Two weeks to the day, however, a group of eight member states are telling the commission to think again, questioning the legality of the scheme.
The refusniks are Austria, Britain, the Czech Republic, Denmark, Finland, Malta, the Netherlands and Sweden, all bar the Czechs being net contributors to the EU budget.
Furthermore, the EU parliament is querying the scheme, its budget spokesman Cezary Lewanowicz saying: "We have had enough of political declarations about spending funds when no solid legal basis is provided at the same time."
Although the commission was due to approve the scheme today, it is now having to reconsider it, as well as another plan for chuck another €600 million into the fishing industry to compensate it for increased diesel costs.
The member states are also questioning the legality of this payment and, rather than giving the commission an easy time of it, are calling for a cut of about €1.7 billion from the €116.7 billion 2009 proposed budget.
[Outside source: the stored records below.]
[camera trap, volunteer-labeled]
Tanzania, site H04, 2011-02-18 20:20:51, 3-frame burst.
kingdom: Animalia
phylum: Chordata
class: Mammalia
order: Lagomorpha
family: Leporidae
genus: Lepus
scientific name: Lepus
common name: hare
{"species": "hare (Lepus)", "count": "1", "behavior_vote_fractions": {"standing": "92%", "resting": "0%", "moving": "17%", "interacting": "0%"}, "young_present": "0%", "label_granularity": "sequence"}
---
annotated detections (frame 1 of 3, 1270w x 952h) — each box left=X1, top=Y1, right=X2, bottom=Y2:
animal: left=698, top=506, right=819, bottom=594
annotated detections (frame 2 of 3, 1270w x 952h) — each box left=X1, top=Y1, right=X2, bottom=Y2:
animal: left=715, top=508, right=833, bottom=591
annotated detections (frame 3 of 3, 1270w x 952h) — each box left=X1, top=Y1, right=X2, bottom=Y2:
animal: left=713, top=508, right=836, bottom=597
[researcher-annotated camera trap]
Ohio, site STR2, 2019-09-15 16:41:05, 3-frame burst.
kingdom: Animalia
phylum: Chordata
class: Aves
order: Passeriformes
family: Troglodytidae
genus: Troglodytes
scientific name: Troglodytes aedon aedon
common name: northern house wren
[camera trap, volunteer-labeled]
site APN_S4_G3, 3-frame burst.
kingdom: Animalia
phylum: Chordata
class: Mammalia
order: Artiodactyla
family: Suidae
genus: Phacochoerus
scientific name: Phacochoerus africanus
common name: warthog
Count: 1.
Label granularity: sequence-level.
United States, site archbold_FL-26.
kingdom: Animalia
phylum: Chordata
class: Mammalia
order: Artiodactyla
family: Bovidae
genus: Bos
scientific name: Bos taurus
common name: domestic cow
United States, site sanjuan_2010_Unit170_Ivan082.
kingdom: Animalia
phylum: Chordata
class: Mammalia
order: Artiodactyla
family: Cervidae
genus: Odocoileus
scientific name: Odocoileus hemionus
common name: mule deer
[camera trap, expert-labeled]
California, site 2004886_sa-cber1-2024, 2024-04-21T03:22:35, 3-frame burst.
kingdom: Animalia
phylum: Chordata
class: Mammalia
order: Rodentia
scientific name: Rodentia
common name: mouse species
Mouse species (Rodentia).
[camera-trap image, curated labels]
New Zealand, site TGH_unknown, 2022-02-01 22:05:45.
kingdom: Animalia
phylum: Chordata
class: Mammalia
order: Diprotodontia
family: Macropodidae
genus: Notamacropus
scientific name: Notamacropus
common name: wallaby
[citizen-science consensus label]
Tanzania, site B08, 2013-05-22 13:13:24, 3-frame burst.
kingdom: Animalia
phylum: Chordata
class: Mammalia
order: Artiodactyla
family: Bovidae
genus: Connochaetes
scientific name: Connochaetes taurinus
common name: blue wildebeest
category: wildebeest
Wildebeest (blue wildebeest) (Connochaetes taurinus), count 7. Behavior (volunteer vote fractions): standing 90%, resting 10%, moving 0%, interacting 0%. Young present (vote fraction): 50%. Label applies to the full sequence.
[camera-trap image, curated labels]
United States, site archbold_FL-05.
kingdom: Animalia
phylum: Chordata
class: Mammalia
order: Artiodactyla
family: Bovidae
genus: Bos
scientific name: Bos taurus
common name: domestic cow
Perhaps it was rather unwise of the commission to show its hand so soon, effectively giving the member states an easy opening to claw back some of the contributions they make to the budget, but this last-minute refusal must represent something of an embarrassment for el presidente Barroso.
And that embarrassment could turn to humiliation if his flamboyant largesse is finally rejected by the member states – not that many people will be aware of it, given the reluctance of the media to tell it like it is. But you can imagine the fun the hacks would be having if Gordon Brown had been forced to make a similar climb-down.